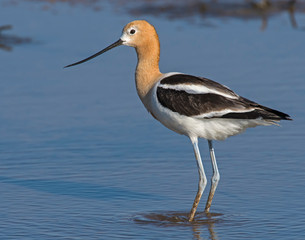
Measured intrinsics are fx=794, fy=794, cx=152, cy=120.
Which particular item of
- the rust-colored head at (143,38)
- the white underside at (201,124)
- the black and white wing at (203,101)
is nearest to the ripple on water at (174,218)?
the white underside at (201,124)

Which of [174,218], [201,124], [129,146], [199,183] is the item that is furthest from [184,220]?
[129,146]

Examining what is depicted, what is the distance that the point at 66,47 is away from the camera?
12289 mm

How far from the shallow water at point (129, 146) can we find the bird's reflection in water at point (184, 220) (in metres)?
0.02

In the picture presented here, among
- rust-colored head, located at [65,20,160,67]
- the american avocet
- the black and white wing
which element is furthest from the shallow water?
rust-colored head, located at [65,20,160,67]

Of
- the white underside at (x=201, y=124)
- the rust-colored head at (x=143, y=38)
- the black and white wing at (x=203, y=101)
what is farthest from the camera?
the rust-colored head at (x=143, y=38)

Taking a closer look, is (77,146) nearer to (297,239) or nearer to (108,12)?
(297,239)

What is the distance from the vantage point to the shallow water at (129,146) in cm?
619

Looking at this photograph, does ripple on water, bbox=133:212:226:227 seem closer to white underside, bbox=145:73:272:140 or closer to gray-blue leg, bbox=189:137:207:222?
gray-blue leg, bbox=189:137:207:222

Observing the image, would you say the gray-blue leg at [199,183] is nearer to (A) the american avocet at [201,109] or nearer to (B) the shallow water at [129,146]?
(A) the american avocet at [201,109]

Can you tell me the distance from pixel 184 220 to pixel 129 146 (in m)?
1.90

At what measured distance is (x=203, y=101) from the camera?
623 cm

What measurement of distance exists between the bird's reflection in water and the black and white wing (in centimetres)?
82

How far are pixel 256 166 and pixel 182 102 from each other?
1.42 metres

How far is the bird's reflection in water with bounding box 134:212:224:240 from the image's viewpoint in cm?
614
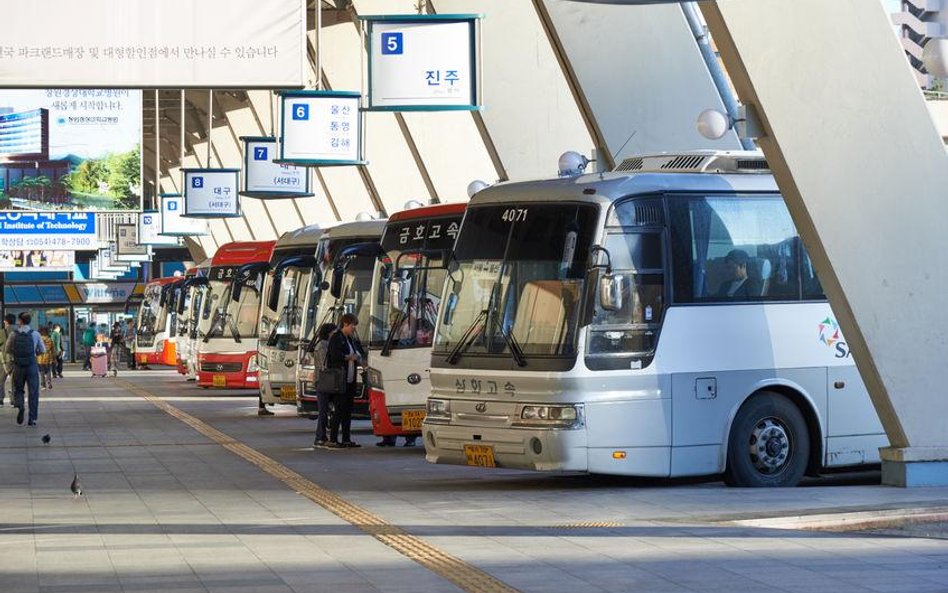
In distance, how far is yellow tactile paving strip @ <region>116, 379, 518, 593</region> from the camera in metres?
9.66

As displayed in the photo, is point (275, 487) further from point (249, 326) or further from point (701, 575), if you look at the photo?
point (249, 326)

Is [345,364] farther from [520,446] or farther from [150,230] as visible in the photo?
[150,230]

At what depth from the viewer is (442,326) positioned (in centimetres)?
1550

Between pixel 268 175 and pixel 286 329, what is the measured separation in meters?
4.03

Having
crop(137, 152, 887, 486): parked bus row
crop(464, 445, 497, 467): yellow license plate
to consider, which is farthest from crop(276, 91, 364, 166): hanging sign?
crop(464, 445, 497, 467): yellow license plate

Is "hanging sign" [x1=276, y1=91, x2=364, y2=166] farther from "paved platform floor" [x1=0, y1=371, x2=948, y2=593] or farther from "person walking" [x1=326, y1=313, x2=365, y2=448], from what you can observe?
"paved platform floor" [x1=0, y1=371, x2=948, y2=593]

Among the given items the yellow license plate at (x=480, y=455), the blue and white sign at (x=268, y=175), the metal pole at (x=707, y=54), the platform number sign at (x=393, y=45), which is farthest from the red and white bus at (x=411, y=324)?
the blue and white sign at (x=268, y=175)

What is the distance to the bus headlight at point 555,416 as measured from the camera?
1429 centimetres

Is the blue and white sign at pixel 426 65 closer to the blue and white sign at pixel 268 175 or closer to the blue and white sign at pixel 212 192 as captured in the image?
the blue and white sign at pixel 268 175

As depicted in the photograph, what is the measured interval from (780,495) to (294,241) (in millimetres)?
15900

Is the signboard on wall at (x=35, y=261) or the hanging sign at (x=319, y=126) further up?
the hanging sign at (x=319, y=126)

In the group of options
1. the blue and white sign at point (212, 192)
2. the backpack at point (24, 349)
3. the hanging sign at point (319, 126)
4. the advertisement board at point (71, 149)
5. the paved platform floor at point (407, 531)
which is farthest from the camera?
the blue and white sign at point (212, 192)

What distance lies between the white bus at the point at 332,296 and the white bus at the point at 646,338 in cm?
695

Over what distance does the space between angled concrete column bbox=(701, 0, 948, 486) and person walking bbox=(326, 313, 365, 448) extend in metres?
7.12
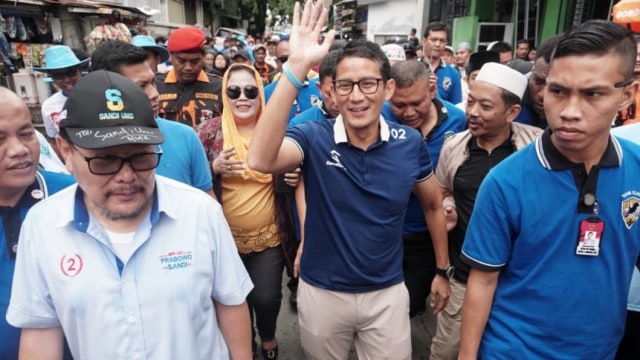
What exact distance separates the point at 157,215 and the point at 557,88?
4.73 feet

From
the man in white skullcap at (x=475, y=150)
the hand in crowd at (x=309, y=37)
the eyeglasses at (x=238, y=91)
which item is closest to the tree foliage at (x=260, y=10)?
the eyeglasses at (x=238, y=91)

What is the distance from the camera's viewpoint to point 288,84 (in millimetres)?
1721

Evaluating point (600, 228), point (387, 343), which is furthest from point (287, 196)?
point (600, 228)

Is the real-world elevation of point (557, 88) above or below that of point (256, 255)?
above

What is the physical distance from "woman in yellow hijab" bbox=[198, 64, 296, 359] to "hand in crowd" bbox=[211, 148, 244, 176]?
0.03m

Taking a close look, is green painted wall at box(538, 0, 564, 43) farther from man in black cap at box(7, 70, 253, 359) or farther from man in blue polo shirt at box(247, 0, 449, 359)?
man in black cap at box(7, 70, 253, 359)

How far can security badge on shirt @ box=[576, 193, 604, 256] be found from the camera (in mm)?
1502

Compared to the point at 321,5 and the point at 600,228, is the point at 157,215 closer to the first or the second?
the point at 321,5

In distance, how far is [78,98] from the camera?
+ + + + + + +
▸ Goal of the exercise
Copy out every line of the data above between the lines holding "At what measured" and "1.42 metres", inclusive, not only the answers, and shift each distance in the answers up by 144.

▸ Output of the exercise
At what measured distance is (x=203, y=101) from the camera?
767 cm

What measurement of distance exists between the bird's reflection in water and the black and white wing (in centimetres)?
226

How far are pixel 256 166 and pixel 182 102 from each other?
145.42 metres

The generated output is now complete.